Work order:
Repeat each entry word for word. Leave any images out of the copy.

----- Data for the task

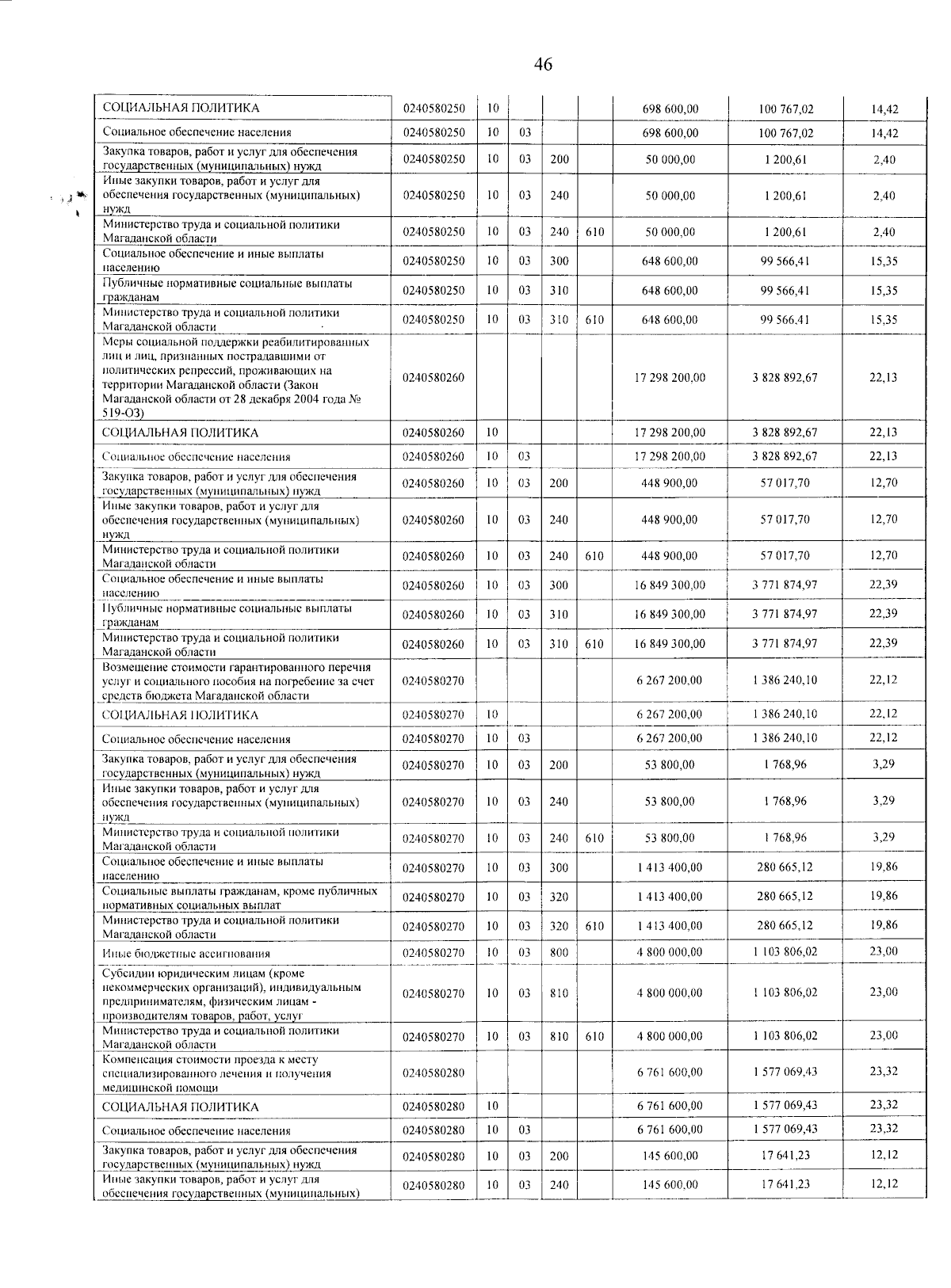 46

| | | | | | | | | |
|---|---|---|---|---|---|---|---|---|
| СОЦИАЛЬНАЯ ПОЛИТИКА | 0240580250 | 10 | | | | 698 600,00 | 100 767,02 | 14,42 |
| Социальное обеспечение населения | 0240580250 | 10 | 03 | | | 698 600,00 | 100 767,02 | 14,42 |
| Закупка товаров, работ и услуг для обеспечения государственных (муниципальных) нужд | 0240580250 | 10 | 03 | 200 | | 50 000,00 | 1 200,61 | 2,40 |
| Иные закупки товаров, работ и услуг для обеспечения государственных (муниципальных) нужд | 0240580250 | 10 | 03 | 240 | | 50 000,00 | 1 200,61 | 2,40 |
| Министерство труда и социальной политики Магаданской области | 0240580250 | 10 | 03 | 240 | 610 | 50 000,00 | 1 200,61 | 2,40 |
| Социальное обеспечение и иные выплаты населению | 0240580250 | 10 | 03 | 300 | | 648 600,00 | 99 566,41 | 15,35 |
| Публичные нормативные социальные выплаты гражданам | 0240580250 | 10 | 03 | 310 | | 648 600,00 | 99 566,41 | 15,35 |
| Министерство труда и социальной политики Магаданской области | 0240580250 | 10 | 03 | 310 | 610 | 648 600,00 | 99 566,41 | 15,35 |
| Меры социальной поддержки реабилитированных лиц и лиц, признанных пострадавшими от политических репрессий, проживающих на территории Магаданской области (Закон Магаданской области от 28 декабря 2004 года № 519-ОЗ) | 0240580260 | | | | | 17 298 200,00 | 3 828 892,67 | 22,13 |
| СОЦИАЛЬНАЯ ПОЛИТИКА | 0240580260 | 10 | | | | 17 298 200,00 | 3 828 892,67 | 22,13 |
| Социальное обеспечение населения | 0240580260 | 10 | 03 | | | 17 298 200,00 | 3 828 892,67 | 22,13 |
| Закупка товаров, работ и услуг для обеспечения государственных (муниципальных) нужд | 0240580260 | 10 | 03 | 200 | | 448 900,00 | 57 017,70 | 12,70 |
| Иные закупки товаров, работ и услуг для обеспечения государственных (муниципальных) нужд | 0240580260 | 10 | 03 | 240 | | 448 900,00 | 57 017,70 | 12,70 |
| Министерство труда и социальной политики Магаданской области | 0240580260 | 10 | 03 | 240 | 610 | 448 900,00 | 57 017,70 | 12,70 |
| Социальное обеспечение и иные выплаты населению | 0240580260 | 10 | 03 | 300 | | 16 849 300,00 | 3 771 874,97 | 22,39 |
| Публичные нормативные социальные выплаты гражданам | 0240580260 | 10 | 03 | 310 | | 16 849 300,00 | 3 771 874,97 | 22,39 |
| Министерство труда и социальной политики Магаданской области | 0240580260 | 10 | 03 | 310 | 610 | 16 849 300,00 | 3 771 874,97 | 22,39 |
| Возмещение стоимости гарантированного перечня услуг и социального пособия на погребение за счет средств бюджета Магаданской области | 0240580270 | | | | | 6 267 200,00 | 1 386 240,10 | 22,12 |
| СОЦИАЛЬНАЯ ПОЛИТИКА | 0240580270 | 10 | | | | 6 267 200,00 | 1 386 240,10 | 22,12 |
| Социальное обеспечение населения | 0240580270 | 10 | 03 | | | 6 267 200,00 | 1 386 240,10 | 22,12 |
| Закупка товаров, работ и услуг для обеспечения государственных (муниципальных) нужд | 0240580270 | 10 | 03 | 200 | | 53 800,00 | 1 768,96 | 3,29 |
| Иные закупки товаров, работ и услуг для обеспечения государственных (муниципальных) нужд | 0240580270 | 10 | 03 | 240 | | 53 800,00 | 1 768,96 | 3,29 |
| Министерство труда и социальной политики Магаданской области | 0240580270 | 10 | 03 | 240 | 610 | 53 800,00 | 1 768,96 | 3,29 |
| Социальное обеспечение и иные выплаты населению | 0240580270 | 10 | 03 | 300 | | 1 413 400,00 | 280 665,12 | 19,86 |
| Социальные выплаты гражданам, кроме публичных нормативных социальных выплат | 0240580270 | 10 | 03 | 320 | | 1 413 400,00 | 280 665,12 | 19,86 |
| Министерство труда и социальной политики Магаданской области | 0240580270 | 10 | 03 | 320 | 610 | 1 413 400,00 | 280 665,12 | 19,86 |
| Иные бюджетные ассигнования | 0240580270 | 10 | 03 | 800 | | 4 800 000,00 | 1 103 806,02 | 23,00 |
| Субсидии юридическим лицам (кроме некоммерческих организаций), индивидуальным предпринимателям, физическим лицам - производителям товаров, работ, услуг | 0240580270 | 10 | 03 | 810 | | 4 800 000,00 | 1 103 806,02 | 23,00 |
| Министерство труда и социальной политики Магаданской области | 0240580270 | 10 | 03 | 810 | 610 | 4 800 000,00 | 1 103 806,02 | 23,00 |
| Компенсация стоимости проезда к месту специализированного лечения и получения медицинской помощи | 0240580280 | | | | | 6 761 600,00 | 1 577 069,43 | 23,32 |
| СОЦИАЛЬНАЯ ПОЛИТИКА | 0240580280 | 10 | | | | 6 761 600,00 | 1 577 069,43 | 23,32 |
| Социальное обеспечение населения | 0240580280 | 10 | 03 | | | 6 761 600,00 | 1 577 069,43 | 23,32 |
| Закупка товаров, работ и услуг для обеспечения государственных (муниципальных) нужд | 0240580280 | 10 | 03 | 200 | | 145 600,00 | 17 641,23 | 12,12 |
| Иные закупки товаров, работ и услуг для обеспечения государственных (муниципальных) | 0240580280 | 10 | 03 | 240 | | 145 600,00 | 17 641,23 | 12,12 |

----------

Task response:
 46

| | | | | | | | | |
|---|---|---|---|---|---|---|---|---|
| СОЦИАЛЬНАЯ ПОЛИТИКА | 0240580250 | 10 | | | | 698 600,00 | 100 767,02 | 14,42 |
| Социальное обеспечение населения | 0240580250 | 10 | 03 | | | 698 600,00 | 100 767,02 | 14,42 |
| Закупка товаров, работ и услуг для обеспечения государственных (муниципальных) нужд | 0240580250 | 10 | 03 | 200 | | 50 000,00 | 1 200,61 | 2,40 |
| Иные закупки товаров, работ и услуг для обеспечения государственных (муниципальных) нужд | 0240580250 | 10 | 03 | 240 | | 50 000,00 | 1 200,61 | 2,40 |
| Министерство труда и социальной политики Магаданской области | 0240580250 | 10 | 03 | 240 | 610 | 50 000,00 | 1 200,61 | 2,40 |
| Социальное обеспечение и иные выплаты населению | 0240580250 | 10 | 03 | 300 | | 648 600,00 | 99 566,41 | 15,35 |
| Публичные нормативные социальные выплаты гражданам | 0240580250 | 10 | 03 | 310 | | 648 600,00 | 99 566,41 | 15,35 |
| Министерство труда и социальной политики Магаданской области | 0240580250 | 10 | 03 | 310 | 610 | 648 600,00 | 99 566,41 | 15,35 |
| Меры социальной поддержки реабилитированных лиц и лиц, признанных пострадавшими от политических репрессий, проживающих на территории Магаданской области (Закон Магаданской области от 28 декабря 2004 года № 519-ОЗ) | 0240580260 | | | | | 17 298 200,00 | 3 828 892,67 | 22,13 |
| СОЦИАЛЬНАЯ ПОЛИТИКА | 0240580260 | 10 | | | | 17 298 200,00 | 3 828 892,67 | 22,13 |
| Социальное обеспечение населения | 0240580260 | 10 | 03 | | | 17 298 200,00 | 3 828 892,67 | 22,13 |
| Закупка товаров, работ и услуг для обеспечения государственных (муниципальных) нужд | 0240580260 | 10 | 03 | 200 | | 448 900,00 | 57 017,70 | 12,70 |
| Иные закупки товаров, работ и услуг для обеспечения государственных (муниципальных) нужд | 0240580260 | 10 | 03 | 240 | | 448 900,00 | 57 017,70 | 12,70 |
| Министерство труда и социальной политики Магаданской области | 0240580260 | 10 | 03 | 240 | 610 | 448 900,00 | 57 017,70 | 12,70 |
| Социальное обеспечение и иные выплаты населению | 0240580260 | 10 | 03 | 300 | | 16 849 300,00 | 3 771 874,97 | 22,39 |
| Публичные нормативные социальные выплаты гражданам | 0240580260 | 10 | 03 | 310 | | 16 849 300,00 | 3 771 874,97 | 22,39 |
| Министерство труда и социальной политики Магаданской области | 0240580260 | 10 | 03 | 310 | 610 | 16 849 300,00 | 3 771 874,97 | 22,39 |
| Возмещение стоимости гарантированного перечня услуг и социального пособия на погребение за счет средств бюджета Магаданской области | 0240580270 | | | | | 6 267 200,00 | 1 386 240,10 | 22,12 |
| СОЦИАЛЬНАЯ ПОЛИТИКА | 0240580270 | 10 | | | | 6 267 200,00 | 1 386 240,10 | 22,12 |
| Социальное обеспечение населения | 0240580270 | 10 | 03 | | | 6 267 200,00 | 1 386 240,10 | 22,12 |
| Закупка товаров, работ и услуг для обеспечения государственных (муниципальных) нужд | 0240580270 | 10 | 03 | 200 | | 53 800,00 | 1 768,96 | 3,29 |
| Иные закупки товаров, работ и услуг для обеспечения государственных (муниципальных) нужд | 0240580270 | 10 | 03 | 240 | | 53 800,00 | 1 768,96 | 3,29 |
| Министерство труда и социальной политики Магаданской области | 0240580270 | 10 | 03 | 240 | 610 | 53 800,00 | 1 768,96 | 3,29 |
| Социальное обеспечение и иные выплаты населению | 0240580270 | 10 | 03 | 300 | | 1 413 400,00 | 280 665,12 | 19,86 |
| Социальные выплаты гражданам, кроме публичных нормативных социальных выплат | 0240580270 | 10 | 03 | 320 | | 1 413 400,00 | 280 665,12 | 19,86 |
| Министерство труда и социальной политики Магаданской области | 0240580270 | 10 | 03 | 320 | 610 | 1 413 400,00 | 280 665,12 | 19,86 |
| Иные бюджетные ассигнования | 0240580270 | 10 | 03 | 800 | | 4 800 000,00 | 1 103 806,02 | 23,00 |
| Субсидии юридическим лицам (кроме некоммерческих организаций), индивидуальным предпринимателям, физическим лицам - производителям товаров, работ, услуг | 0240580270 | 10 | 03 | 810 | | 4 800 000,00 | 1 103 806,02 | 23,00 |
| Министерство труда и социальной политики Магаданской области | 0240580270 | 10 | 03 | 810 | 610 | 4 800 000,00 | 1 103 806,02 | 23,00 |
| Компенсация стоимости проезда к месту специализированного лечения и получения медицинской помощи | 0240580280 | | | | | 6 761 600,00 | 1 577 069,43 | 23,32 |
| СОЦИАЛЬНАЯ ПОЛИТИКА | 0240580280 | 10 | | | | 6 761 600,00 | 1 577 069,43 | 23,32 |
| Социальное обеспечение населения | 0240580280 | 10 | 03 | | | 6 761 600,00 | 1 577 069,43 | 23,32 |
| Закупка товаров, работ и услуг для обеспечения государственных (муниципальных) нужд | 0240580280 | 10 | 03 | 200 | | 145 600,00 | 17 641,23 | 12,12 |
| Иные закупки товаров, работ и услуг для обеспечения государственных (муниципальных) | 0240580280 | 10 | 03 | 240 | | 145 600,00 | 17 641,23 | 12,12 |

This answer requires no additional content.